The Mexican director Alejandro González Iñárritu said today at the Tribeca Festival that watching a movie on a mobile phone is “like seeing a postcard” of it, since The image and sound “are not appreciated” in the same way.

In one of the talks scheduled for the festival, the winner of four Oscars was interviewed by the Serbian artist Marina Abramovic, with whom she talked about her latest work, her way of making movies and the impact of new technologies in the industry.

“If you’ve seen ‘The Revenant’ on your cell phone, then you have not seen the movie,” said Iñárritu, who believes that the new generations are “not accustomed” to the latitude of sound and image offered by a movie screen.

However, the director spoke of the “astounding possibilities” offered by technology to make cinema, in particular of virtual reality (VR), which in his opinion is not a mere “extension”, but “everything that cinema does not You can reach”.

“Cinema is a framework, and everything that is outside of that framework has to be recreated in our minds … There is 90% of that reality that we do not see,” he argued.

In this sense, he highlighted his new virtual reality short film entitled “Meat and Sand”, which will be presented at the next edition of the Cannes Film Festival, inspired by the real histories of Mexican and Central American migrants crossing the border to seek refuge in the United States.

“I thought it would be incredible to be able to document the experiences they are experiencing during their travels in the desert. Doing it with RV was a different way of exploring the narrative space,” Iñárritu explained.

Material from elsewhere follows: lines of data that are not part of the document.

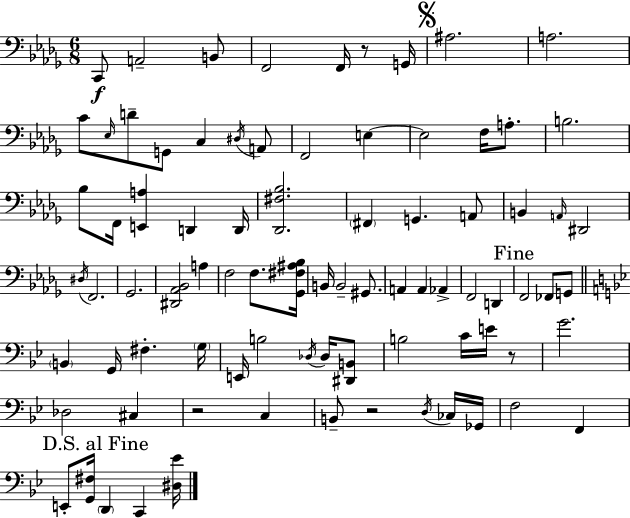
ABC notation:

X:1
T:Untitled
M:6/8
L:1/4
K:Bbm
C,,/2 A,,2 B,,/2 F,,2 F,,/4 z/2 G,,/4 ^A,2 A,2 C/2 _E,/4 D/2 G,,/2 C, ^D,/4 A,,/2 F,,2 E, E,2 F,/4 A,/2 B,2 _B,/2 F,,/4 [E,,A,] D,, D,,/4 [_D,,^F,_B,]2 ^F,, G,, A,,/2 B,, A,,/4 ^D,,2 ^D,/4 F,,2 _G,,2 [^D,,_A,,_B,,]2 A, F,2 F,/2 [_G,,^F,^A,_B,]/4 B,,/4 B,,2 ^G,,/2 A,, A,, _A,, F,,2 D,, F,,2 _F,,/2 G,,/2 B,, G,,/4 ^F, G,/4 E,,/4 B,2 _D,/4 _D,/4 [^D,,B,,]/2 B,2 C/4 E/4 z/2 G2 _D,2 ^C, z2 C, B,,/2 z2 D,/4 _C,/4 _G,,/4 F,2 F,, E,,/2 [G,,^F,]/4 D,, C,, [^D,_E]/4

“It is scientifically proven that our brain often does not distinguish between fiction and reality. That is why religion has survived thousands of years,” the director joked.

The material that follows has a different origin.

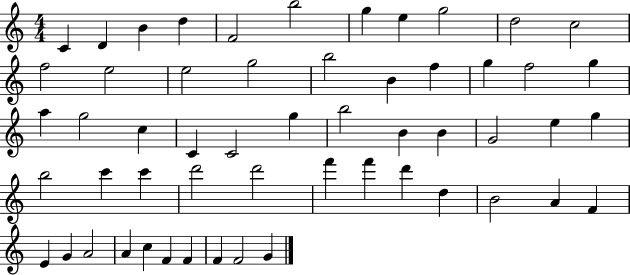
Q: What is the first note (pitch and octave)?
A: C4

Asked about his early days in the industry, Iñárritu said that he is currently moving away from the realism of his first films, as he tries to “juxtapose” images and combine atmospheres and atmospheres so that viewers can evade and perceive different emotions.

About “The Revenant,” which earned him an Oscar for best direction last year, said he did not choose a happy ending for this revenge story because people are “incomplete beings.”

“The pain is on the road to happiness. They say that if there is no mud, there is no flower … One thing without the other could not exist, they are complementary,” he said.
In this sense, he recognizes that he likes when a film or a work of art makes him “feel something”.

“I always hope there is someone who is able to put together all the pieces (of the film) and draw from it some reference or meaning,” he added.

Iñárritu explained that in the 1970s, when he was a child, in his native Mexico there was no national cinema as it is known today, since the government controlled the cultural industry completely and there were “few people who were allowed to” make their own Productions.

Thus, he confessed that he used to watch American or British films like “Melody” (1971), a film about the first childhood loves.

However, he acknowledged that the “drama” of telenovelas have also influenced in a certain way his cinematography.

“That’s where the representation of pain comes from (in his films),” he said with a laugh.
Iñárritu told a public in New York that making movies “is not summed up in a moment of inspiration”, but that it is about making mistakes and “trying again and again”.

“When you lean only on your intuition, sometimes you can give yourself a moment that you can capture with your camera with perfect light and a good performance, but usually that does not happen,” he said.